A plane has the equation aX + bY + cZ + d = 0. A line L goes from (0,0,0) and crosses the plane at some point. L and plane are orthogonal. express the coordinates of the crossing point P by: a, b, c and d.

Let the line be given by x= ut, y= vt, z= wt (since (0,0,0) satifies that). If the plane and line are orthogonal, then <u, v, w> must be orthogonal to the plane and so must be parallel to <a, b, c>. That is u= ka, v=kb, w= kc. x= kat, y= kbv, z= kct. Putting that into the equation of the plane, k(a^2+ b^2+ c^2)t+ d= 0. t= -d/(a^2+ b^2+ c^2). Put that into the equation of the line and solve for x, y, and z.

Homework Equations

I know that [a,b,c] is the directional vector for the line and that

|d|/sqrt(a^2 + b^2 + c^2) is the distance between point P and origo. I know and understand this at least.

The Attempt at a Solution

I'm lost lol

 

[Nikitin]

hmm thanks but could you, or somebody else, answer the question in post 2?

 

[Nikitin]

ah damn, I haven't learned about directional vectors this year. but i was reminded about that stuff by a friend who helped me with this assignment.

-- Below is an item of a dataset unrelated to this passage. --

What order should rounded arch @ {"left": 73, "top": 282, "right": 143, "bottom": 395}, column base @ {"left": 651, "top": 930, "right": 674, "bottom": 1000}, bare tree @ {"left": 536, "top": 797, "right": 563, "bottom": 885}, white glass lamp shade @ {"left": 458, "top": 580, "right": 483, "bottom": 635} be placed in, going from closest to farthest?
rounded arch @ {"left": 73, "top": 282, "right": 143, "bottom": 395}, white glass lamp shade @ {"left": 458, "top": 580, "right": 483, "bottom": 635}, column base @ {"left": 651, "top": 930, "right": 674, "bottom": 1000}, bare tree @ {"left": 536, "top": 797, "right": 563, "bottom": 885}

So, if I divide [a,b,c] by the length of the directional vector, sqrt(a^2 + b^2 + c^2) and then multiply it by the length of the OP vector, |d|/sqrt(a^2 + b^2 + c^2), I get:

a|d|/a^2 + b^2 + c^2, b|d|/a^2 + b^2 + c^2, c|d|/a^2 + b^2 + c^2 = P.

The answer is supposed to be (-ad/a^2 + b^2 + c^2,-bd/a^2 + b^2 + c^2,-cd/a^2 + b^2 + c^2) = P

*sigh* does this have something to do with all the fools sometimes saying a plane's equation is ax+by+cz -d = 0 instead of ax+by+cz +d = 0 ? or that d is negative if the directional vector is positive?

has been a really long day at school + after 4 me and I'm sleepy as hell.. hope somebody can fill me in tomorrow

Can somebody explain to me the logic of why the answer should be negative [like this: (-ad/a^2 + b^2 + c^2,-bd/a^2 + b^2 + c^2,-cd/a^2 + b^2 + c^2) = P], and not in absolutes [like this (-ad/a^2 + b^2 + c^2,-bd/a^2 + b^2 + c^2,-cd/a^2 + b^2 + c^2) = P]?

I believe the absolutes answer is plain wrong.